Cache Hierarchy Design:
The proposed DSP processor consists of 8 DSP cores operating in parallel. Each of these DSP cores should be able to access a data cache. Our architecture will have 8 caches connected to 8 DSP cores via a fast interconnecting switching fabric. This fabric will be controlled by a controller, which will decide the port allocation and resolve any conflicts. This approach increases hit time than that of caches local to every core, but it solves the cache coherency problem and also increases the cache memory size and reduces the bus activity. Reducing the bus activity will reduce the power consumption and increase in memory size will increase hit ratio.
C. Division/Square-Root Coprocessor:
A fully functional 8-bit prototype of a Shared Division and Square Root Chip has been developed using Mentor tools. The designed chip uses the Radix-2 SRT Division and Square Root Algorithm. Two different division algorithms namely Svoboda-Tung (ST) and Sweeney Robertson Tocher (SRT) Division Algorithms were evaluated in the course of the design. The SRT Division and Square Root Algorithms were chosen in view of the close similarity between the two, thus leading to maximum hardware sharing. Moreover HEAT simulations for power consumption indicate that the two consume similar quantity of power.
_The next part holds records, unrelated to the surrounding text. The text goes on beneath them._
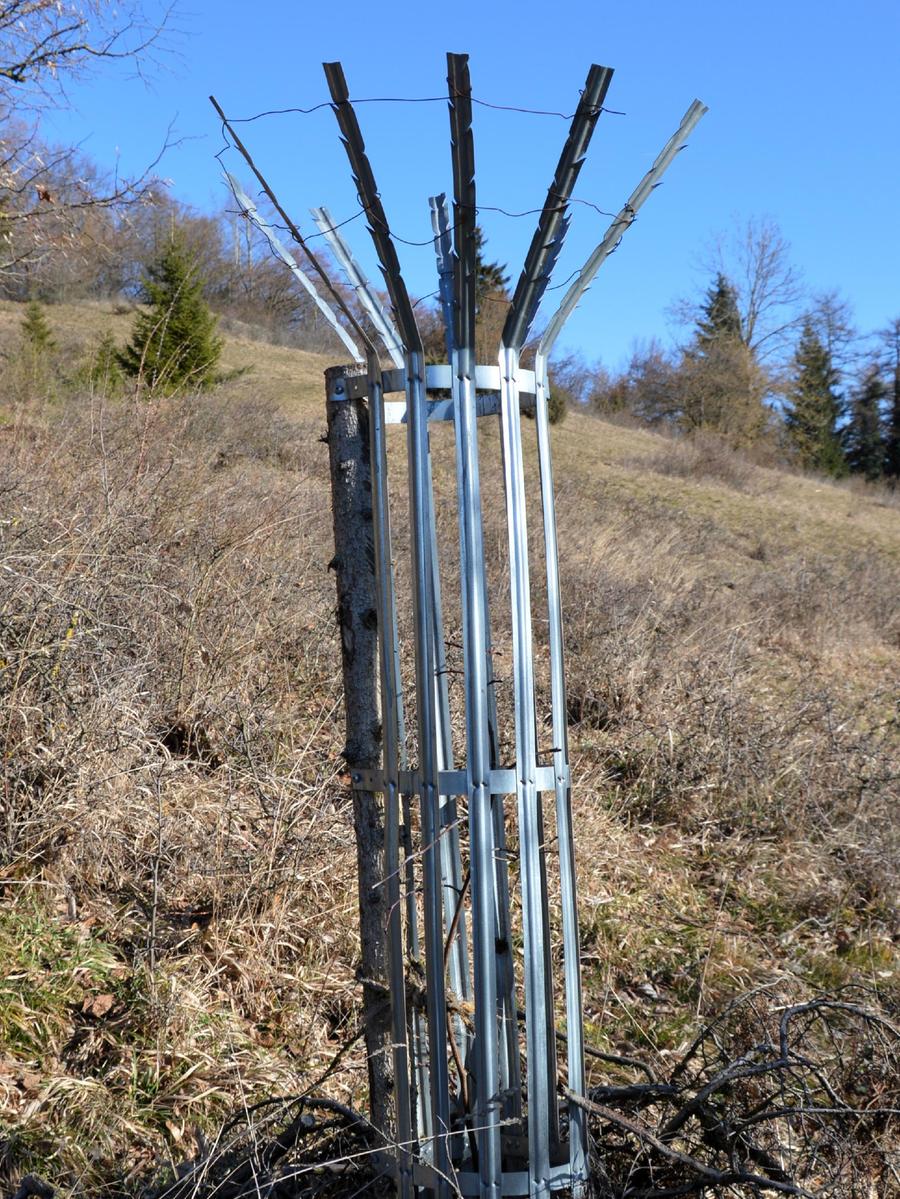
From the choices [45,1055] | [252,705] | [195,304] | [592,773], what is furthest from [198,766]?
[195,304]

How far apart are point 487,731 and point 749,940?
380 cm

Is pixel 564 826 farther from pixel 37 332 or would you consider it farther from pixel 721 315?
pixel 721 315

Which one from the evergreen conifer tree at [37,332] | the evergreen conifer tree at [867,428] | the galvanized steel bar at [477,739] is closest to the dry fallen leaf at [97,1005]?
the galvanized steel bar at [477,739]

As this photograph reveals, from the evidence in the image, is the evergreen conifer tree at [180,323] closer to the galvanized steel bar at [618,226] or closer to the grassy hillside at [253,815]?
the grassy hillside at [253,815]

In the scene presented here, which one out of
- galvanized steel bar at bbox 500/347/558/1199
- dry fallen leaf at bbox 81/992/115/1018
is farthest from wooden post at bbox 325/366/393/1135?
dry fallen leaf at bbox 81/992/115/1018

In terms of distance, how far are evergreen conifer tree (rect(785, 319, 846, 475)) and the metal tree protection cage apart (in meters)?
40.6

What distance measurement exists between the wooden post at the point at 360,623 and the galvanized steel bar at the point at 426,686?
18 cm

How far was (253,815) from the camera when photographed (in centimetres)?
455

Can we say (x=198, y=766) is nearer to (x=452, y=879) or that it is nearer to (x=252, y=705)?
(x=252, y=705)

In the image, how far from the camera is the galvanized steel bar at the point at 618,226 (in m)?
2.07

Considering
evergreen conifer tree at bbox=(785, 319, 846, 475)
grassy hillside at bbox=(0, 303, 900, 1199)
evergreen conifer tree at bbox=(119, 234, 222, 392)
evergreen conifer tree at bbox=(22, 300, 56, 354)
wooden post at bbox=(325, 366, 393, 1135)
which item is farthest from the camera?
evergreen conifer tree at bbox=(785, 319, 846, 475)

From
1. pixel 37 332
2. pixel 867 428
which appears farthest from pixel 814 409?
pixel 37 332

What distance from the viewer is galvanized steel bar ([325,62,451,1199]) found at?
2053mm

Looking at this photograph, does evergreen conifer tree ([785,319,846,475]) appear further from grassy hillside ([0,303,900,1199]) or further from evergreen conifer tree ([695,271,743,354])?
grassy hillside ([0,303,900,1199])
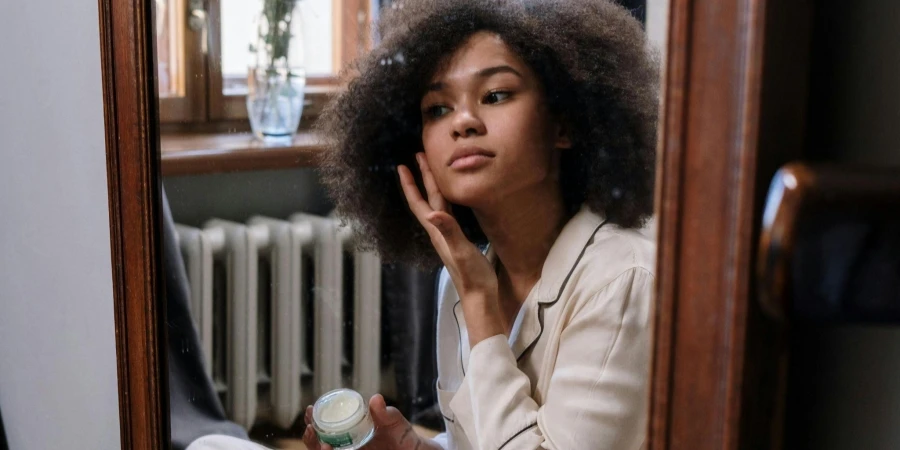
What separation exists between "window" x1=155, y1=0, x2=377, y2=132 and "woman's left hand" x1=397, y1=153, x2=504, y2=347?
13cm

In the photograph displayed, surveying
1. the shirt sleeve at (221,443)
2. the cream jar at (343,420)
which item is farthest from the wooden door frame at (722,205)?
the shirt sleeve at (221,443)

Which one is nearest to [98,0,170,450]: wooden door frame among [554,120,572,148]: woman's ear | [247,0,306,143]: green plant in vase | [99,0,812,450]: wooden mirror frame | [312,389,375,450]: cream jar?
[247,0,306,143]: green plant in vase

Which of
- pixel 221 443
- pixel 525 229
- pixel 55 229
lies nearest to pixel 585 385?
pixel 525 229

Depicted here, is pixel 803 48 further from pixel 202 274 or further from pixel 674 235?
pixel 202 274

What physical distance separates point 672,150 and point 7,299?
48.2 inches

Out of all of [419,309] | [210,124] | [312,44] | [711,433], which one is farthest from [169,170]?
[711,433]

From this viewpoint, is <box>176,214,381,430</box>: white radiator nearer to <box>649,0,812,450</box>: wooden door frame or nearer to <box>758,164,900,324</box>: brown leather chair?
<box>649,0,812,450</box>: wooden door frame

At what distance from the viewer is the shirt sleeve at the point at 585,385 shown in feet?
1.90

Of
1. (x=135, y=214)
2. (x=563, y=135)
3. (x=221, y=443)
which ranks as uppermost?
(x=563, y=135)

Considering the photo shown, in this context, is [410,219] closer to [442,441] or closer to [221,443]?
[442,441]

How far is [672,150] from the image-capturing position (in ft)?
1.66

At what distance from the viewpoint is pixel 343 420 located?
83cm

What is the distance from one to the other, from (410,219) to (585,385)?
0.20 m

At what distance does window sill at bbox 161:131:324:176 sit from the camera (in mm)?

The apparent advantage for ST Algorithm is in terms of speed due to the possibility of carrying out signed digit arithmetic, thus reducing the delay of the adder chain to a single Full Adder(FA). However a novel idea of implementation of a Divider using Carry Save Adders is being explored, which will allow the SRT Dividers to have only a single FA delay in their adder chains. In view of the above discussion and the ease of coding the SRT Algorithms, Radix-2 SRT Division and Square Root Algorithms stand out as the clear choice for implementation in the proposed chip.
The chip also uses various Error status signals to indicate status and type of error occuring in the operations. Handshaking signals are used for error acknowledgements (using single bidirectional ACK pin). Other standard signals such as Request, Reset too are provided on the chip. A novel idea proposed in the implementation is to carry out the operations asynchronously, but to make the control part of the chip synchronized to the global clock. The nice result due to this is that the change in quotient digit size has minimal impact on the frequency of the clock (though the latency of operations in terms of # of clock cycles will of course change).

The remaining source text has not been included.